Benjamin Severn (1767-1829) began a twenty-year pastorate of the Baptist church at Fore Street, Harlow, in 1796, having formerly attended the Baptist meeting at Walworth under Joseph Swain.  During his ministry in Harlow the congregation steadily increased, requiring the meetinghouse to be enlarged in 1810 to seat 600 persons. “For twelve or fifteen years,” Thomas Finch writes, “Mr. Severn’s ministry seems to have been very acceptable and useful, and the number of members was considerably increased” (Brief 544).  Though trained as a Calvinist, Severn adopted an Arian position during his tenure at Harlow.  According to the church history, “In consequence of this persuasion, several meetings were held on the subject.  Things went from bad to worse. Mr. Severn was asked to resign by a majority of the members.  He refused and was supported in his determination to continue by the other half of the church. In consequence, the greater part of the members withdrew and fitted up another place of worship, which was opened for that purpose on Sunday, May 20th, 1816” (Young and Barker 11).  Eventually, Severn did resign, and the two congregations reunited once again.  Severn removed to Epping where he died in March 1829. He was buried in the Baptist cemetery at Foster Street, Harlow, just one month after Flower was buried there.
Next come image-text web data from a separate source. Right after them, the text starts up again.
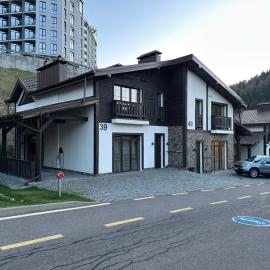 Mountain Residence 4*
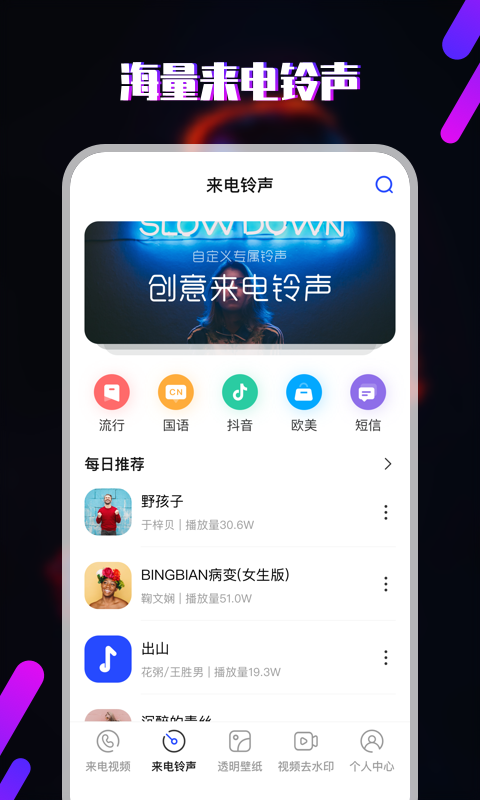 视频铃声 5.9.0 最新版 1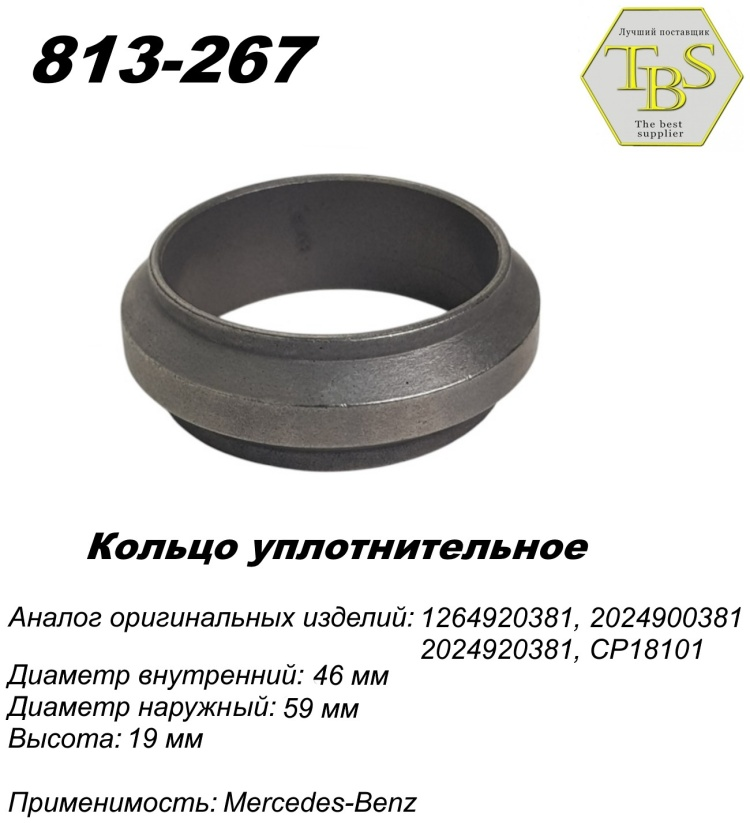 Кольцо глушителя TBS 813-267 / 142-946 / 256-095 купить,NaN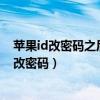 苹果id改密码之后另一台手机上的苹果id会掉线吗（苹果id改密码）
In 1817, Thomas Finch arrived from Kings Lynn and quickly resolved many of the lingering suspicions between the two factions, bringing the congregation once again within the tenets of Calvinism. The removal of the heterodox Severn and arrival of the orthodox Finch may have brought Flower to the conclusion that it was now time for him to leave Harlow as well, which he did in 1819. For more on Severn, see Thomas Finch, Brief Biographical Memorials, of the Ministers and Proceedings of the Protestant Dissenting Congregation, of the Baptist Denomination, Harlow, Essex (Bishop’s Stortford: W. Thorogood, 1820), 43-47; Baptist Cemetery, Harlow, Register of Burials.